ACHTUNG: Ist ein Bild erst mal in geringer Qualität abgespeichert, kann die Qualität durch erneutes Speichern mit max. Qualität nicht mehr hergestellt werden (immer Kopien machen)! Desweiteren verursacht mehrfaches Abspeichern als JPEG einen Qualitätsverlust!
TIPP: Je höher die Qualität, desto größer die Datei und umgekehrt!

TIFF (.tif)

Das klassische Bildformat für Bildbearbeitung und Layout.
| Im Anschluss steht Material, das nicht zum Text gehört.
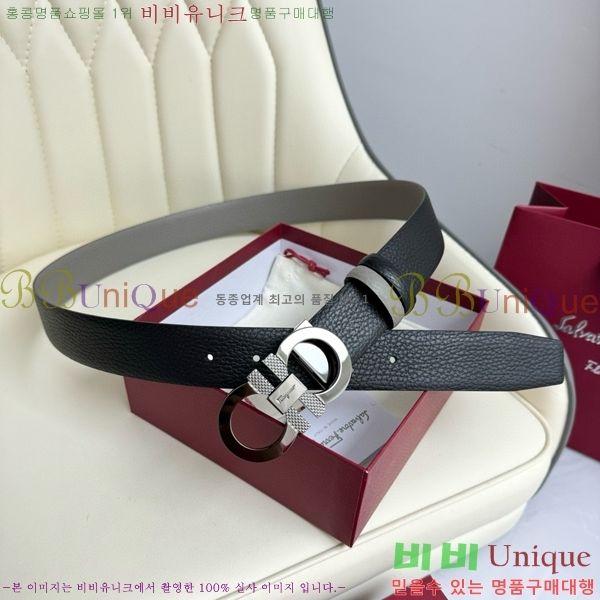 #�䷹���� ��Ʈ 5634268-4 �� 3.5cm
Das Tiff-Format kann ebenfalls komprimiert werden (LZW) ist aber immer größer als ein Jpeg und somit auch ein für den Druck geeignetes Format.

EPS (.eps)
Ebenfalls ein für den Druck geeignetes Bildformat. Der Vorteil liegt u.a. im Freistellen von Elementen, die dann im Layoutprogramm auf einen z.B. farbigen Hintergrund gesetzt werden können. Man hat keinen hässlichen weißen Kasten um das Motiv, sondern es steht "frei"! Das klassische Format für Logodaten!
TIPP: Handelt es sich um ein generisches EPS ermöglicht diese Datei trotz geringer Datengröße ein z. B. ein Logo auch bei riesigen Formaten in sehr guter Qualität abzudrucken.

PDF (.pdf)

Ebenso wie bei einem Jpeg kann beim PDF die Qualität variieren. PDFs haben, wurden sie richtig angelegt, eine sehr gute Qualität und können sowohl für den Druck, als auch für Bildschirmansichten verwendet werden.
In diesem Format verschicken wir die Korrekturen, da es eine gute Qualität bei kleinster Dateigröße ermöglicht. Zum Ansehen der PDFs benötigen Sie den “Adobe Reader”.